Breaking the Biting Habit
The two–year-old ran to his Mum crying. The bite marks on his arm showed bright red, and the culprit, running round the garden laughing, on the tricycle he had taken from his little brother, was oblivious of the hurt he had caused.
This was not the first time – and it took his Mum by surprise when her older son suddenly started biting, usually when he wanted something or was upset.
When your usually loving playful child turns into a Biting or Bashing Brat, you need to take immediate action.
DO NOT Shout at him or give anger for anger: that just exacerbates the problem.
Calm yourself, don’t react in panic or anger. Take a few deep breaths.

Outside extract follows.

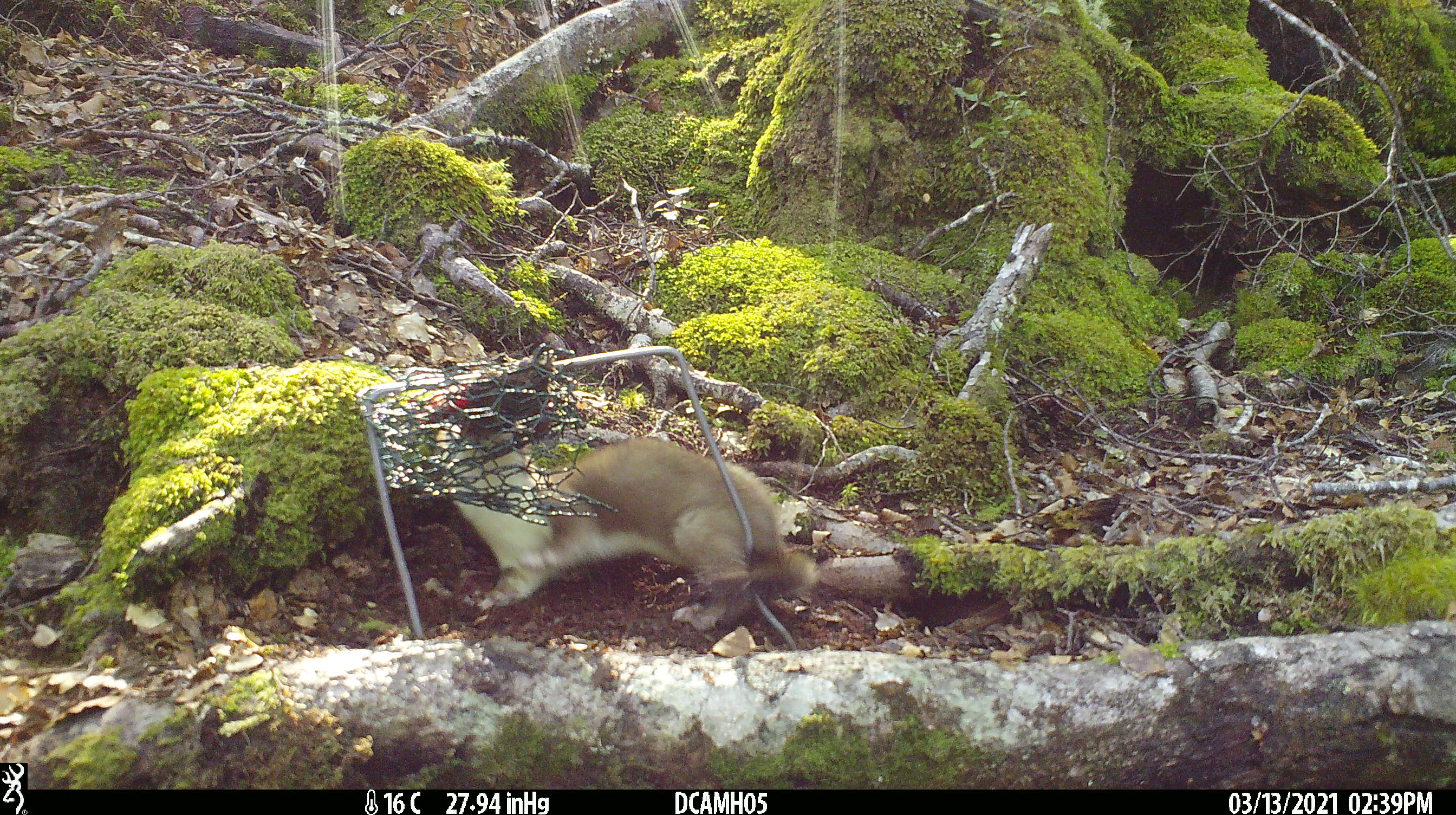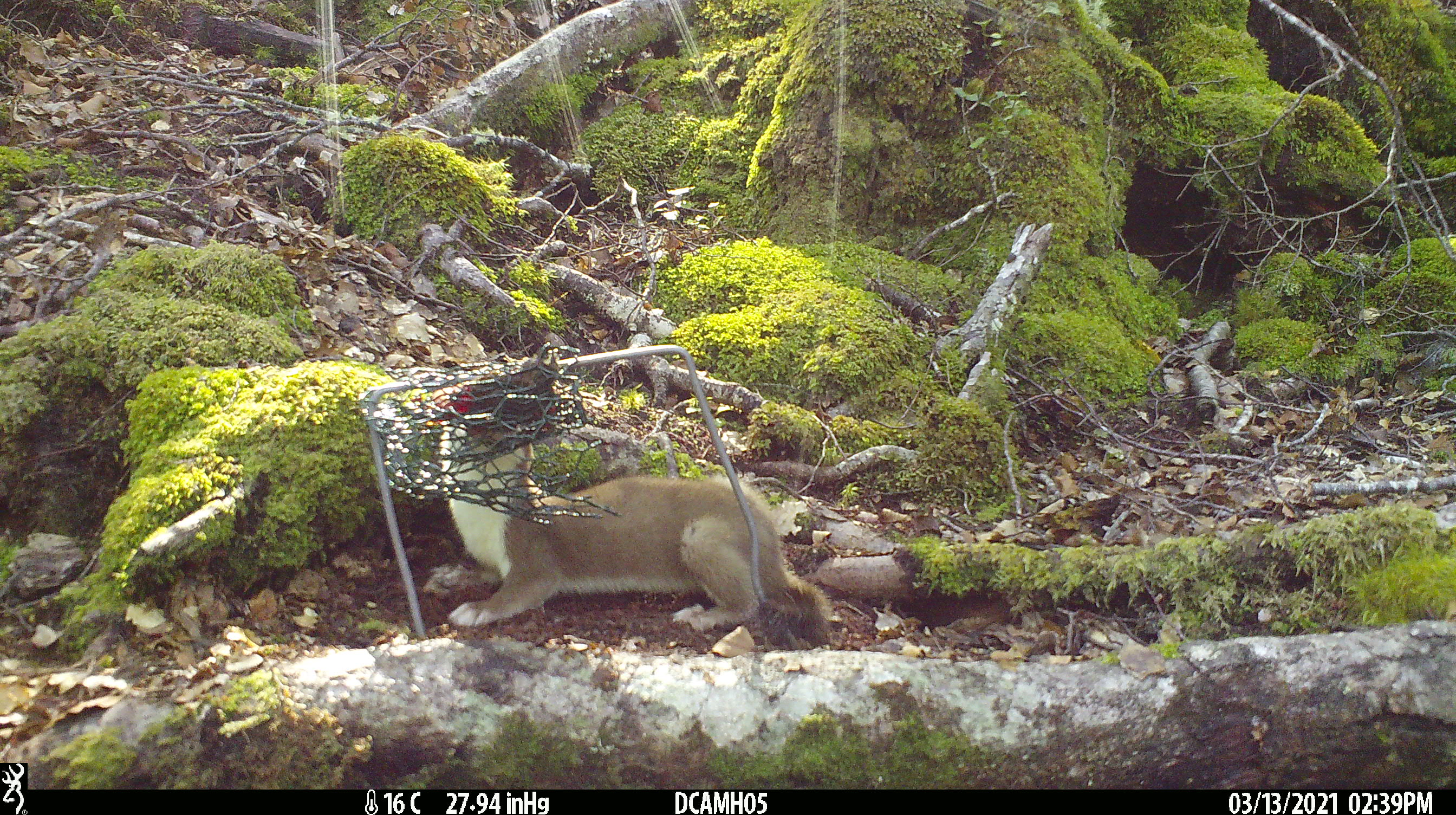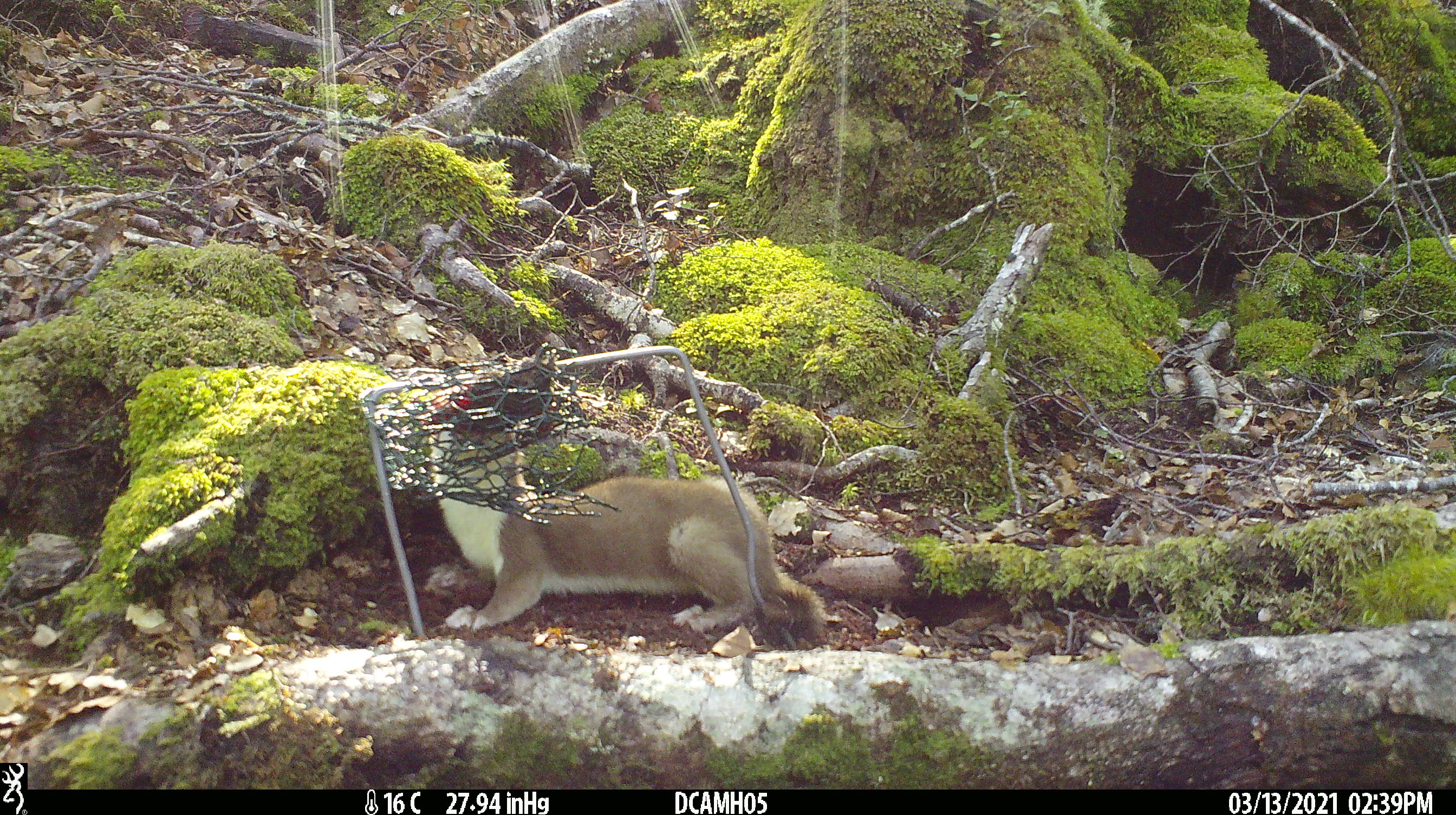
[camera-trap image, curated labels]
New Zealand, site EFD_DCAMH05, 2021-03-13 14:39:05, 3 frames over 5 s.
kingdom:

Stop, get to his level, hold his face,
Talk to him, quietly and calmly, eye-ball to eye-ball:
‘NO! you will not hit / bite. If you are angry, you use your words, tell me. No hitting. No biting.’
Reassure him, tell him it’s ok, we all get cross sometimes, but we need to talk about it. Let’s find another way to show we are cross.
Hold him or sit close to him and repeat until he has calmed down.
Occasionally, a child is really mischievous and reacts to the unusual attention – my youngest son went into gales of laughter when I told him ‘No! you do not bite’.

In the end, when this had happened several times, I demonstrated to him what biting feels like. I took his arm and bit him, not hard enough to hurt him but for him to feel the sensation.
He was shocked! And that did the trick, he never bit anyone again!
Please do share your ideas, you may have found a strategy that works even better.